| Nigeria | Mar 29, 2017
Africa will be the continent of the 21st Century given its bright economic future and cultural and environmental diversity. According to the World Tourism Organization (WTO), tourism contributes to 9% […]
Africa will be the continent of the 21st Century given its bright economic future and cultural and environmental diversity. According to the World Tourism Organization (WTO), tourism contributes to 9% of the global GDP and accounts for one out of every 11 jobs worldwide. TBY had the opportunity to meet Sally Uwechue-Mbanefo, the now former Director General of the Nigerian Tourism Development Corporation (NTDC), who mentioned, “In Nigeria, the sector’s contribution is just below 5%. However, the Buhari government is determined, with its multifaceted push for corporate governance and the fight against corruption, to create an enhanced and enabling environment for businesses to thrive. In this light, we expect to attract long-term investments and push the levels of tourism to contribute more to the economy.“ One way of further developing the sector is through MICE tourism, which encomposses meetings, incentives, conferences, and exhibitions. In fact, according to the WTO Tourism Highlights 2016, 14% of total tourism worldwide is for business or professional purposes. In 2015, though international tourist arrivals in Africa fell, arrivals in emerging destinations between 2010 and 2030 are expected to increase at twice the rate of arrivals in advanced economies. This is why jumpstarting MICE tourism could serve as a catalyst for other types of tourism. Africa, and Nigeria in particular, has thus placed special emphasis on improving infrastructure and human resources in order to compete with destinations in Asia Pacific and other regions. According to the Travel & Tourism Competitiveness Report 2015 by the World Economic Forum (WEF), Nigeria is ranked the 131st most competitive economy out of 141 countries for tourism and travel.
Though Nigeria ticks all the boxes with respect to economic progress, tourism remains an outstanding issue. Nevertheless, MICE tourism promotion looks set to be the way forward. In fact, the country is investing in the construction of various convention centers built for this very purpose. In a short time span, the country has managed to stand out with brilliant architecture initially laid by Calabar in Cross River State. The Calabar International Convention Centre is a state-of-the-art multipurpose facility that connects, via the first monorail in Sub-Saharan Africa, with the Tinapa Business and Leisure Resort.
Another project that will undoubtedly build on tourism in Lagos is the redevelopment of the iconic National Arts Theatre. Aminu Diko, Director General of the Infrastructure Concession Regulatory Commission (ICRC), told TBY this project is expected to have a large social impact.
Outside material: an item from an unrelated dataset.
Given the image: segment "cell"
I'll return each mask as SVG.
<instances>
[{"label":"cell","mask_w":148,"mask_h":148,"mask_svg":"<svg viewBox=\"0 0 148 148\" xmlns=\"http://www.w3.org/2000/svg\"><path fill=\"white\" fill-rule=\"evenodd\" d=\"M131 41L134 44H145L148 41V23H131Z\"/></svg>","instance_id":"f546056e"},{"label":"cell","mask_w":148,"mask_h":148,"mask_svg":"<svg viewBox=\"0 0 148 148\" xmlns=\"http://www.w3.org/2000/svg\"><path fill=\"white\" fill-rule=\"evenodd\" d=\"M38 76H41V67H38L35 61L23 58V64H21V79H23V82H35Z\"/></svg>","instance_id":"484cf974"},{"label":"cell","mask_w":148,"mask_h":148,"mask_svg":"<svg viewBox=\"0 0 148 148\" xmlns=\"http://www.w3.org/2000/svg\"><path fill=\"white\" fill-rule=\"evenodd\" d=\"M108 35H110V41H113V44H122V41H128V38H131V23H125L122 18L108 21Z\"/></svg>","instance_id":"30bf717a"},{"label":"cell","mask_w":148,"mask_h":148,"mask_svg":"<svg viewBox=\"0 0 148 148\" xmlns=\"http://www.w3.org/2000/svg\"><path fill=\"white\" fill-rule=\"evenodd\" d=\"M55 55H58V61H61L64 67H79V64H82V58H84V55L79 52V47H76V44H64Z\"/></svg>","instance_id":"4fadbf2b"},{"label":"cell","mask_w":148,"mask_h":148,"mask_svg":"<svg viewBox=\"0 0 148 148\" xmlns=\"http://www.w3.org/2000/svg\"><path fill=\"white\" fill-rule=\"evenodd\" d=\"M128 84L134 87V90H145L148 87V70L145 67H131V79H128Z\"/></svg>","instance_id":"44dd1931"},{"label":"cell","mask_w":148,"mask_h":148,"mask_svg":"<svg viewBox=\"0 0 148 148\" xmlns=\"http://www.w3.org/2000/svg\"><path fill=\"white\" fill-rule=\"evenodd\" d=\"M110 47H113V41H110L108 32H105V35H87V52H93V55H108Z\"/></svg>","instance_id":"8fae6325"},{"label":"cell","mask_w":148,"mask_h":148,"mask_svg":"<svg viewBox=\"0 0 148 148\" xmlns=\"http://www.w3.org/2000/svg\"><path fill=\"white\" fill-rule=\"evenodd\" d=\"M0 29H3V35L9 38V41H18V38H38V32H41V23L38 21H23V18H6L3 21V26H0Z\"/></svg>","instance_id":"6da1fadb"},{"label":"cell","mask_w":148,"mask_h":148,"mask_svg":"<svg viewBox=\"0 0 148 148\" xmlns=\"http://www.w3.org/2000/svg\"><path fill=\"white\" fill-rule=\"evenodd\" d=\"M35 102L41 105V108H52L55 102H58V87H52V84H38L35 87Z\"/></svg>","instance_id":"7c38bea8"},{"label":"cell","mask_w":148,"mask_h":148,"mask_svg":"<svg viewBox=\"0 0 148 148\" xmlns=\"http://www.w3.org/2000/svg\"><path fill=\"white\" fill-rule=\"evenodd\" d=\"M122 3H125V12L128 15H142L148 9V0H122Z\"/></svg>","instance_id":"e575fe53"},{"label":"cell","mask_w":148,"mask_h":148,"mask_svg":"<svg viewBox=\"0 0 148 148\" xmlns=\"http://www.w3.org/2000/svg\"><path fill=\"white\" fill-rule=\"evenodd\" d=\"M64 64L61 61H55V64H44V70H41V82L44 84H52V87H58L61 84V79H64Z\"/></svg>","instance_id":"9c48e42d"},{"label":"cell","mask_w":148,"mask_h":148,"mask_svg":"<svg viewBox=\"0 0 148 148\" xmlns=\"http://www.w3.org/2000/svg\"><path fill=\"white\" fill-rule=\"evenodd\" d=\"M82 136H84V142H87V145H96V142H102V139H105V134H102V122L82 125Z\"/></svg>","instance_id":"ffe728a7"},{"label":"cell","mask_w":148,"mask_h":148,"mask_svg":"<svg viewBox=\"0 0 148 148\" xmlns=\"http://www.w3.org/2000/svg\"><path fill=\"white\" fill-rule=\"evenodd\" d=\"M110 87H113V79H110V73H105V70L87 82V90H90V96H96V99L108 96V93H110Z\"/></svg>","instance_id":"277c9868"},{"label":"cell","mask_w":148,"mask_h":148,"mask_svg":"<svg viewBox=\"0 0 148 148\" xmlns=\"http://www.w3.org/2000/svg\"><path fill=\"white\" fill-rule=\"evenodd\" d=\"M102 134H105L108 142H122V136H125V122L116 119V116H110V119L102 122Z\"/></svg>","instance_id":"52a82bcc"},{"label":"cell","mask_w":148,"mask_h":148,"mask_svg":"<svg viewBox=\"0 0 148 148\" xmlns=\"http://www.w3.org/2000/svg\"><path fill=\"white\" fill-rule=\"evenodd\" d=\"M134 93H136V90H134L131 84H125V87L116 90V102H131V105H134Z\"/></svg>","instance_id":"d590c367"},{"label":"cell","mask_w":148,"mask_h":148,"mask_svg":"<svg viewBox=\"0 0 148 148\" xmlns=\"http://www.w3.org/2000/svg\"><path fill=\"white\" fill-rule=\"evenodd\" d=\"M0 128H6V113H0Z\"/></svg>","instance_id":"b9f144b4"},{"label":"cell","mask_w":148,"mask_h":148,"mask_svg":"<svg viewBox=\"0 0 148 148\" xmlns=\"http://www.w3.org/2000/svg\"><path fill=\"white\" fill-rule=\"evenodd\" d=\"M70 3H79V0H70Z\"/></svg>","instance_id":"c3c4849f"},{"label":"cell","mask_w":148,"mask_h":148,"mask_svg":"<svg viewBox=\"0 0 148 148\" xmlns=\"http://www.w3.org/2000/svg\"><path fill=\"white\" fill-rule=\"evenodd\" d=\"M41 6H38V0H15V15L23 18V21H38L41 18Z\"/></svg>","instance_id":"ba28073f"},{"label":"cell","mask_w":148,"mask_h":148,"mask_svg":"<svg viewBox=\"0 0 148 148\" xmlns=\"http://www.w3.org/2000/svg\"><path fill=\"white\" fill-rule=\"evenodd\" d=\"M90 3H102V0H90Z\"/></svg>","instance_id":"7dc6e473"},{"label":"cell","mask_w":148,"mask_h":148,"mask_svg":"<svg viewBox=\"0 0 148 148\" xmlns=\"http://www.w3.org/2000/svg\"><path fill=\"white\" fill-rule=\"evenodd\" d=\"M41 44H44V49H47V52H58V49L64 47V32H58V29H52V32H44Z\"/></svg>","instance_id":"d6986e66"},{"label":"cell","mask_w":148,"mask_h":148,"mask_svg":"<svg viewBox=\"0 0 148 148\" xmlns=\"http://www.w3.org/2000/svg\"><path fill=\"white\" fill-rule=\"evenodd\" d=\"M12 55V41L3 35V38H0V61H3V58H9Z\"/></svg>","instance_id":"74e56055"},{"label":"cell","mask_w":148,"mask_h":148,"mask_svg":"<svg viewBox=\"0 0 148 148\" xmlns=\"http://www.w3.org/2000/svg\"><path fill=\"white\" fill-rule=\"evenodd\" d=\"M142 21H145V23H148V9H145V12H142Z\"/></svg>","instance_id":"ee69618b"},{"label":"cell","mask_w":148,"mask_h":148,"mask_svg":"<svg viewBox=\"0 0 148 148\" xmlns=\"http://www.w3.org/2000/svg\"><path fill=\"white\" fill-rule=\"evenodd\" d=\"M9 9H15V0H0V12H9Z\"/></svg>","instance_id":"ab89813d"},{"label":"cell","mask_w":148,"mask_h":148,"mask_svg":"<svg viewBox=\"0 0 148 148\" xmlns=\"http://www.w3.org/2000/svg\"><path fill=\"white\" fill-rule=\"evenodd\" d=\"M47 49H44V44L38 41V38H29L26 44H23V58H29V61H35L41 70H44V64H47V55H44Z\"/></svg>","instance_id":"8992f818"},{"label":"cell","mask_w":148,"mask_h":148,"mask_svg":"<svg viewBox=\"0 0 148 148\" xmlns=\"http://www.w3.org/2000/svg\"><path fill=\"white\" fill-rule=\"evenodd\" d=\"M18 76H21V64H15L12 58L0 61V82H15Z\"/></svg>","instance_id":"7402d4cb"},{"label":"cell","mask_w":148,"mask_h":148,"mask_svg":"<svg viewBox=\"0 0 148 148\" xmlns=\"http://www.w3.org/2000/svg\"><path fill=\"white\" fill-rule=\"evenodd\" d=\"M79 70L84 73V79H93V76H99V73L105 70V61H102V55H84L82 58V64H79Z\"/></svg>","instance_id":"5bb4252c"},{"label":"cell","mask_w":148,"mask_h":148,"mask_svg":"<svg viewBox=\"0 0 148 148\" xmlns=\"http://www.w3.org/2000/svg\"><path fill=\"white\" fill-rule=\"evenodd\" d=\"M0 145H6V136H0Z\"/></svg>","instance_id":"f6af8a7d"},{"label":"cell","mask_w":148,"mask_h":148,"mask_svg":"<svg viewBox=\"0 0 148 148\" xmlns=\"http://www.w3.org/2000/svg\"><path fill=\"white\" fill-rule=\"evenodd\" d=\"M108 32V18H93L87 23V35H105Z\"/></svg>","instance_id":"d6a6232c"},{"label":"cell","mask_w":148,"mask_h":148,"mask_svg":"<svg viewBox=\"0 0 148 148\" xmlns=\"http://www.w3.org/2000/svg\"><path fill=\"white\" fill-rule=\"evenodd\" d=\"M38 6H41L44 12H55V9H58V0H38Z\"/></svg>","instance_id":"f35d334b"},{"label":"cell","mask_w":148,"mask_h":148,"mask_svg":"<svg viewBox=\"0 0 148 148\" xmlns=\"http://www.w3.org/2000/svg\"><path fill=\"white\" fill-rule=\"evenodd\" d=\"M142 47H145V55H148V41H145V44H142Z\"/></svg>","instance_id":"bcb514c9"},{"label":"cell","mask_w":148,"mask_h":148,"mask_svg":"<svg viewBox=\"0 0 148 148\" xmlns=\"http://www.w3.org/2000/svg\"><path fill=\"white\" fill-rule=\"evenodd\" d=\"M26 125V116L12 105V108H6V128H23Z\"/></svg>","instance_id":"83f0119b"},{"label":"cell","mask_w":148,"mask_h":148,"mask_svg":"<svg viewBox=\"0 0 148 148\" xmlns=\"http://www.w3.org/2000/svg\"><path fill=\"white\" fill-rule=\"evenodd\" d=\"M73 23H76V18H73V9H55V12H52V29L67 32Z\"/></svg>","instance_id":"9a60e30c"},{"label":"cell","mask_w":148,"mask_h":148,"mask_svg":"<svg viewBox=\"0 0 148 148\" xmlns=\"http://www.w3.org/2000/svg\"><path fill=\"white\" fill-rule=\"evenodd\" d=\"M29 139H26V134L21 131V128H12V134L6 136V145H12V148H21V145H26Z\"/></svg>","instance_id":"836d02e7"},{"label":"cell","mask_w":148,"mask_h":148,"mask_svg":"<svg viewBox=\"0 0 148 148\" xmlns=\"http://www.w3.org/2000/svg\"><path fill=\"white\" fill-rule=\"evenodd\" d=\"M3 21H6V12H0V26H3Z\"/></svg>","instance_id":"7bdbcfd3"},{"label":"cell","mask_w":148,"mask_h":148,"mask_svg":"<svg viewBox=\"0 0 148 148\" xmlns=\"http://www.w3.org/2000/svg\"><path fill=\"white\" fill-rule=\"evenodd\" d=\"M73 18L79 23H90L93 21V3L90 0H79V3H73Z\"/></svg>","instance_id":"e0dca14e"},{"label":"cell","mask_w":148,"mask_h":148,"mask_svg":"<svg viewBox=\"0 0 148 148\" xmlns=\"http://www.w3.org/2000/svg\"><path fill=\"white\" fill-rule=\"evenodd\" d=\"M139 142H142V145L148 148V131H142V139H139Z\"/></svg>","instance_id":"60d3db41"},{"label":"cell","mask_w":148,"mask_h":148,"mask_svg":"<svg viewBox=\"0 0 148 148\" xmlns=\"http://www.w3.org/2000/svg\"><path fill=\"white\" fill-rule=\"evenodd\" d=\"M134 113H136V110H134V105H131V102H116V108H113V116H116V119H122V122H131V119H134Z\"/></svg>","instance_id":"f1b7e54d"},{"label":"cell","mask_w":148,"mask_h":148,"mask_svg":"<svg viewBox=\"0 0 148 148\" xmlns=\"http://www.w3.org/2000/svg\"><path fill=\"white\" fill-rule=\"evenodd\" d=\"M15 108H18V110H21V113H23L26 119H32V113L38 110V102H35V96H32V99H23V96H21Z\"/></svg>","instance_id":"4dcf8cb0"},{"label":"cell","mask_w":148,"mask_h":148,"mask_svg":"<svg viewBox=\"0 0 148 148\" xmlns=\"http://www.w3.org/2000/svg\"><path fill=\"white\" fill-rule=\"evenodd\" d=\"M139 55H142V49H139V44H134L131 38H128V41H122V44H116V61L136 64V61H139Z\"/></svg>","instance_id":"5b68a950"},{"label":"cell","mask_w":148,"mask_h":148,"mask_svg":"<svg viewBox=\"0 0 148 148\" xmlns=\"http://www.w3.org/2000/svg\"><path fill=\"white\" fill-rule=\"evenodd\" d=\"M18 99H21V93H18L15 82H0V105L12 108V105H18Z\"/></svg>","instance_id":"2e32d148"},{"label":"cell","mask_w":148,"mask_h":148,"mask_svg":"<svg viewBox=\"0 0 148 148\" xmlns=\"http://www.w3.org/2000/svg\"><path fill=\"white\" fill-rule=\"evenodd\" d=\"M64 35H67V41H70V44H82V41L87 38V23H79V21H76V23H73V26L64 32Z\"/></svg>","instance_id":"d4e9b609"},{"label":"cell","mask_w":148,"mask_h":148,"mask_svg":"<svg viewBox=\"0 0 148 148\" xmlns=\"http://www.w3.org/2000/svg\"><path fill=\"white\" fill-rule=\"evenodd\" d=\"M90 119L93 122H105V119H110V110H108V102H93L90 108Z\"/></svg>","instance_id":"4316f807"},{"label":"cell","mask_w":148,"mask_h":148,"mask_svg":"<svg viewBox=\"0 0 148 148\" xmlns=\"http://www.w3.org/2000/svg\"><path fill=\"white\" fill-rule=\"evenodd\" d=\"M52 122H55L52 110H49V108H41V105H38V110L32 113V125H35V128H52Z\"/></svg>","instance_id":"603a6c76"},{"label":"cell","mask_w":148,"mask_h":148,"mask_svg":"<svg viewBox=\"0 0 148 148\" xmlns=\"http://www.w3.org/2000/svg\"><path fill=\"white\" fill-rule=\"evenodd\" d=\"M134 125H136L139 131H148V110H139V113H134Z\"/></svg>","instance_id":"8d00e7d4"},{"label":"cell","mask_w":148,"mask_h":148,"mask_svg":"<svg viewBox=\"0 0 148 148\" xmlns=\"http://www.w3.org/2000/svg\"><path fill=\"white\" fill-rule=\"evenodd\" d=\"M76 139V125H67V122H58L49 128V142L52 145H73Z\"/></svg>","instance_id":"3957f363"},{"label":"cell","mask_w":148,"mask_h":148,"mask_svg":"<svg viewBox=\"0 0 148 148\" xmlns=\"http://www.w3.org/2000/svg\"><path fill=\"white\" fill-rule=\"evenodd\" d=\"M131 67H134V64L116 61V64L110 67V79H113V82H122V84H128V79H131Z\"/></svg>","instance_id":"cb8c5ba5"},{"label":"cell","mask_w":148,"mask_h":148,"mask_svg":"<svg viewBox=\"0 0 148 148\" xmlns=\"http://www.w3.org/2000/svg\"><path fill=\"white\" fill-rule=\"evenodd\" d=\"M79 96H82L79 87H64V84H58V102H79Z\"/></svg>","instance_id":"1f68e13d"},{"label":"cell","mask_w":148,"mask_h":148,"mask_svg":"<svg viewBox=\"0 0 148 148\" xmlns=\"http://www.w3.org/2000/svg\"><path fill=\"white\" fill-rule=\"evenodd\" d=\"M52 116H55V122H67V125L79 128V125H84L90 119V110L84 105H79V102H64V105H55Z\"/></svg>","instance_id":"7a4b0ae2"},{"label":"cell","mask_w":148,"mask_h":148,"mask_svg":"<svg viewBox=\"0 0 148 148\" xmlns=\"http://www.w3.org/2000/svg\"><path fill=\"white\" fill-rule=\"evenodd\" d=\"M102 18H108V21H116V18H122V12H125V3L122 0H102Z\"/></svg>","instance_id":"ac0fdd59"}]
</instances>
Around this facility, in the center of the city, lies 134ha of fallow land currently unutilized. “The government at one point thought about selling it or privatizing it but we advised that it was better to keep it as a national icon and proposed redevelopment through PPP,“ Diko said, also adding, “There is already a preferred bidder for this project and the consortium includes some of the most well-known hotel brands in the world who will construct a hotel, office block, and recreational facility, with the National Theatre at the heart playing its traditional role. We want this to happen within the next two years.“
In Abuja, meanwhile, the World Trade Center project, a large-scale mixed-used development project, will provide greater options of facilities for MICE tourism.
As the economy of Nigeria diversifies and grows, professional and trade associations will also evolve, resulting in increasing demand for facilities, conferences, and services. These associations, be they national, local, regional, or pan-African, fuel the demand for venues, professional organizers of conferences and meetings, and suppliers. It is in fact due to this growing demand that initiatives like that of Andrew Airelobhegbe became a reality. He anticipated the need for venues and in collaboration with Airelobhegbe Impact, Praise Osagie, and Godstime Asine founded Ogavenue in 2015, an event booking platform that already has over 6,000 venues listed across Nigeria.
An additional factor that adds to the Nigerian appeal of business and MICE tourism is the growth of the professional middle class. Nigeria’s competitiveness in the MICE travel market, though, will be dependent upon the quality and extent of the infrastructure.
Africa is becoming a viable new destination. Businesses can now not only hold conferences in an environment that is sophisticated but also have the opportunity to experience cultural diversity, wildlife, scenic beauty as well as wonders of the world. The continent has become accessible and the desire to experience its offerings can now be fulfilled.